One of the most important ideas of modern linguistics is that it is possible to understand the way people understand, learn, and use language using mathematically precise, computational models. In recent years, such models have found their way into nearly every aspect of our lives, powering much of our interaction with our phones, tablets, and computers. Computational linguistics refers to the set of methods and tools used to develop such models.

These methods are generally deployed in one of two ways. First, they can be used scientifically as an aid to understand the consequences of the complex assumptions that are often made in theories of language learning or use. By formalizing hypotheses, we can deduce outcomes that would be difficult or impossible to understand without simulation and/or proof and we can often derive new kinds of predictions from our theories. Second, such implemented computational models are increasingly important as engineering tools in applications across the spectrum of technology.

At McGill, research in computational linguistics is strong in both scientific applications here in the linguistics department and engineering applications in the university more broadly, with strong links between the two. Here in the department we use a variety of computational tools and methods to study fundamental questions about language acquisition, processing, use in society, and change over time.

A strong focus of the research in the department is on structured probabilistic models of phonology, morphology, and syntax which make critical use of linguistic theories in these domains. We are also interested in how computational models of linguistic structure can interface with computational models of other areas of cognition, such as vision, intuitive physics, folk psychology, and audition. To build such models we often draw on the framework of probabilistic programming languages, but also make use a wide variety of other areas of machine learning and artificial intelligence. Our research also includes other areas of computational linguistics, such as formal language and automata theory and dynamical systems models of language variation and change.

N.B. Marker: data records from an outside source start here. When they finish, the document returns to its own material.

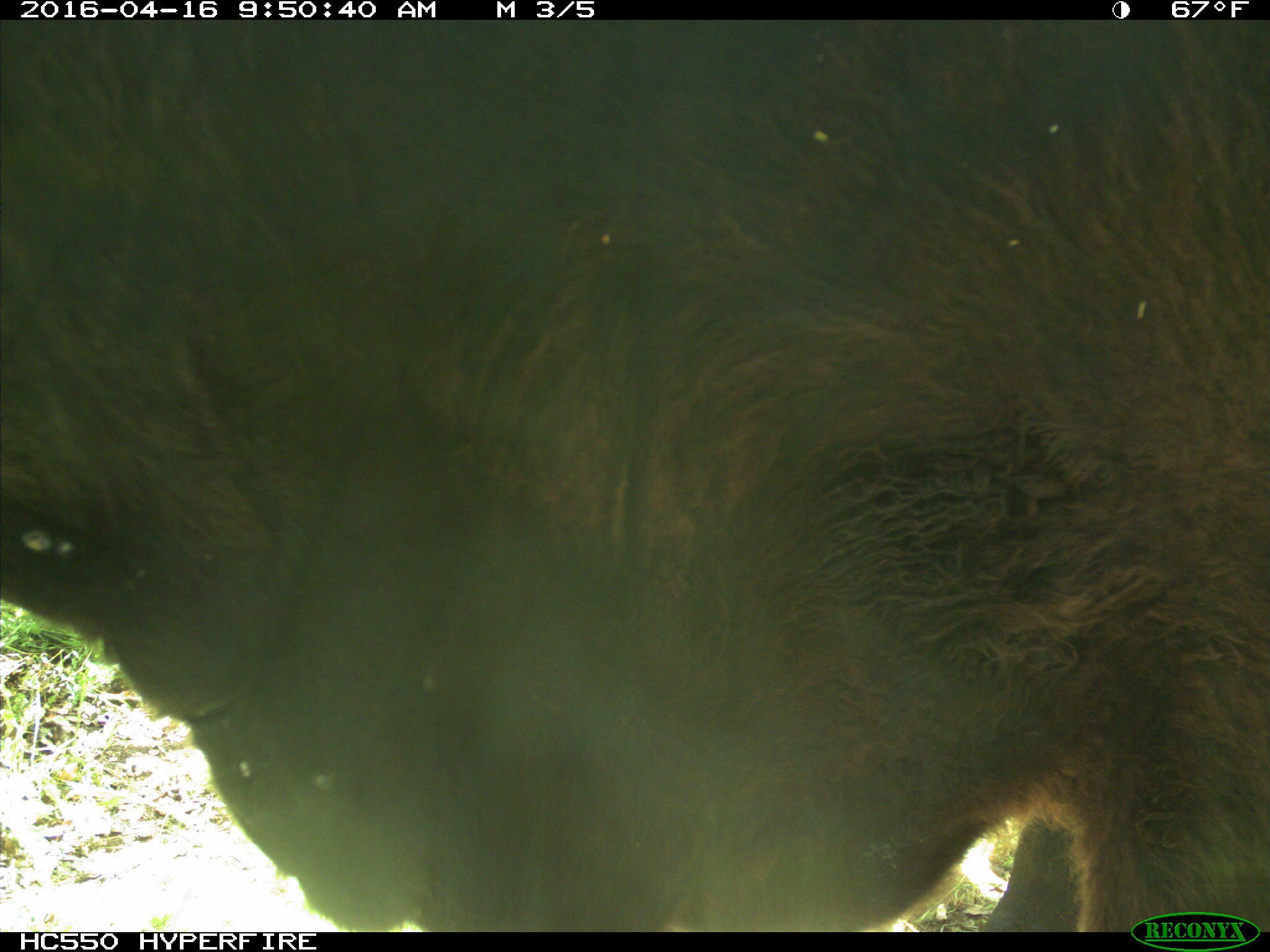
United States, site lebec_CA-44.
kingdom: Animalia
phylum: Chordata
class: Mammalia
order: Artiodactyla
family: Bovidae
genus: Bos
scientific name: Bos taurus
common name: domestic cow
Bos taurus (domestic cow).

Our department has a special interest in formal tools and techniques for understanding the acoustic and articulatory realization of phonetics and phonology. In order to carry out “big data” studies of phonetics and phonology, we also build and apply tools for querying and analyzing large speech datasets. These tools use contemporary databases, machine learning, and speech recognition technology, in line with our more general interest in adapting powerful methods from computer science to analyze linguistic data. Some projects integrate and query large speech datasets (Speech Corpus Tools), align text and speech (Montreal Forced Aligner), and automatically measure phonetic variables (AutoVOT).

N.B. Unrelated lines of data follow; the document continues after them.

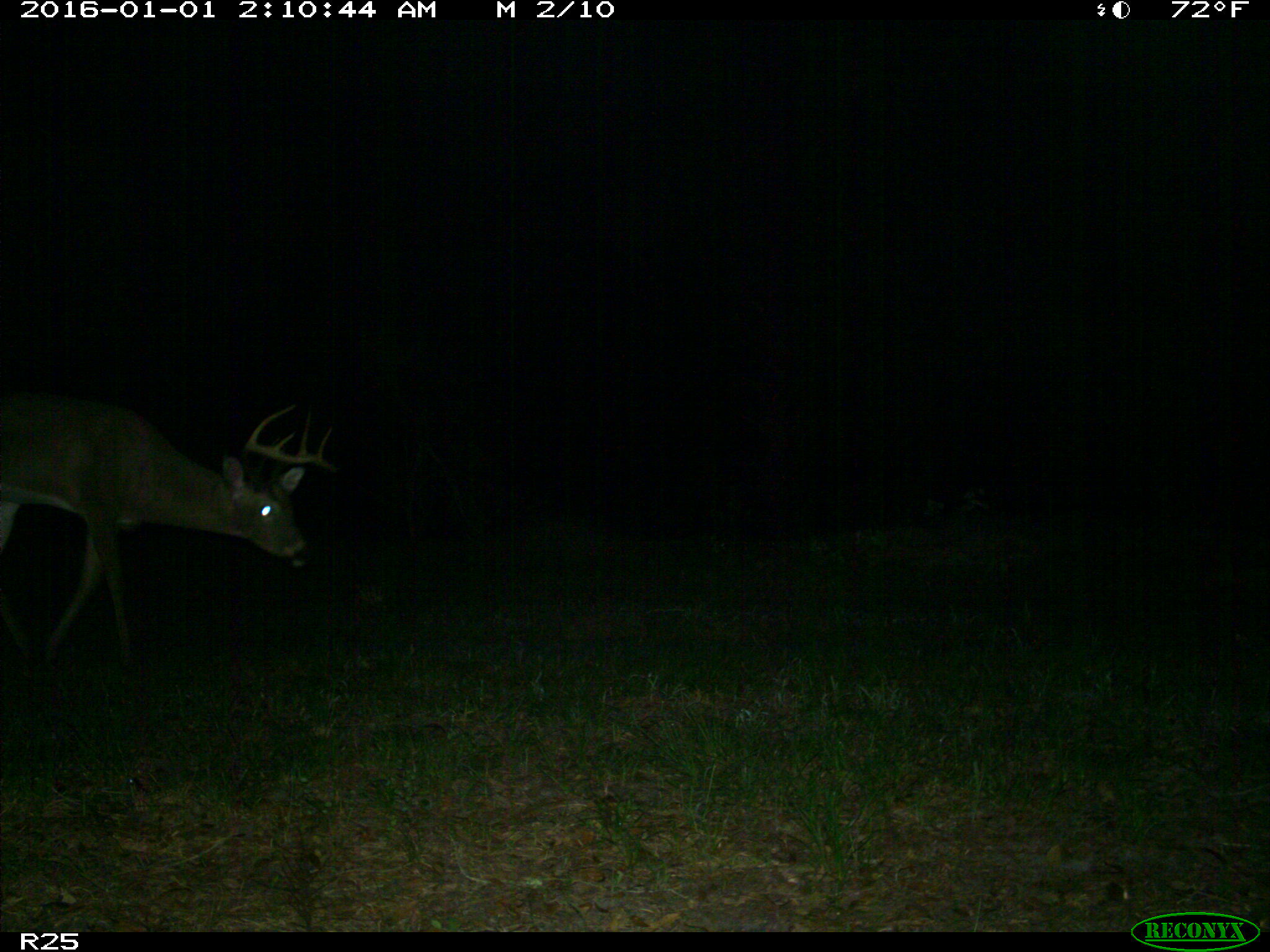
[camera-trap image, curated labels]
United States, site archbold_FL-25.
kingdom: Animalia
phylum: Chordata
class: Mammalia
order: Artiodactyla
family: Cervidae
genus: Odocoileus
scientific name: Odocoileus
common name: deer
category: unidentified deer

On the engineering side of computational linguistics, Jackie Cheung (Computer Science) uses statistical methods from artificial intelligence and machine learning to generate text and speech that is fluent and appropriate to context. Several of his group’s current projects include summarizing fiction, extracting events from text, and adapting language across genres. Derek Ruths (Computer Science) analyzes large-scale human behavior using data from Twitter and other online forums. McGill also has a strong Digital Humanities community, led by faculty Andrew Piper and Stéfan Sinclair (Languages, Literatures, and Cultures), who analyze a variety of types of textual data using computational methods to address questions about literature, culture, and society.